Abstract:
Alzheimer\'s disease (AD) pathogenesis has been linked to the accumulation of longer, aggregation-prone amyloid β (Aβ) peptides in the brain. Γ-secretases generate Aβ peptides from the amyloid precursor protein (APP). Γ-secretase modulators (GSMs) promote the generation of shorter, less-amyloidogenic Aβs and have therapeutic potential. However, poorly defined drug-target interactions and mechanisms of action have hampered their therapeutic development.
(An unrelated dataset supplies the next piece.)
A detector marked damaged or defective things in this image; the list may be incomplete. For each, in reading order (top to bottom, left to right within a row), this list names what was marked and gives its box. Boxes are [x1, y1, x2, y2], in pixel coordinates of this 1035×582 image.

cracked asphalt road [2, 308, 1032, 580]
Here, we investigate the interactions between the imidazole-based GSM and its target γ-secretase-APP using experimental and in silico approaches. We map the GSM binding site to the enzyme-substrate interface, define a drug-binding mode that is consistent with functional and structural data, and provide molecular insights into the underlying mechanisms of action. In this respect, our analyses show that occupancy of a γ-secretase (sub)pocket, mediating binding of the modulator\'s imidazole moiety, is sufficient to trigger allosteric rearrangements in γ-secretase as well as stabilize enzyme-substrate interactions. Together, these findings may facilitate the rational design of new modulators of γ-secretase with improved pharmacological properties.
摘要:
阿尔茨海默病(AD)的发病机制与积累时间较长,大脑中易聚集的淀粉样蛋白β(Aβ)肽。Γ-分泌酶从淀粉样前体蛋白(APP)产生Aβ肽。Γ-分泌酶调节剂(GSM)促进较短,淀粉样蛋白生成较少的Aβs,具有治疗潜力。然而,定义不清的药物-靶标相互作用和作用机制阻碍了它们的治疗发展.这里,我们使用实验和计算机模拟方法研究了基于咪唑的GSM及其靶标γ-分泌酶-APP之间的相互作用。我们将GSM结合位点映射到酶-底物界面,定义与功能和结构数据一致的药物结合模式,并提供对潜在作用机制的分子见解。在这方面,我们的分析表明,γ-分泌酶(子)口袋的占用,介导调节剂的咪唑部分的结合,足以触发γ-分泌酶的变构重排以及稳定酶-底物相互作用。一起,这些发现可能有助于合理设计具有改善药理特性的γ-分泌酶新调节剂。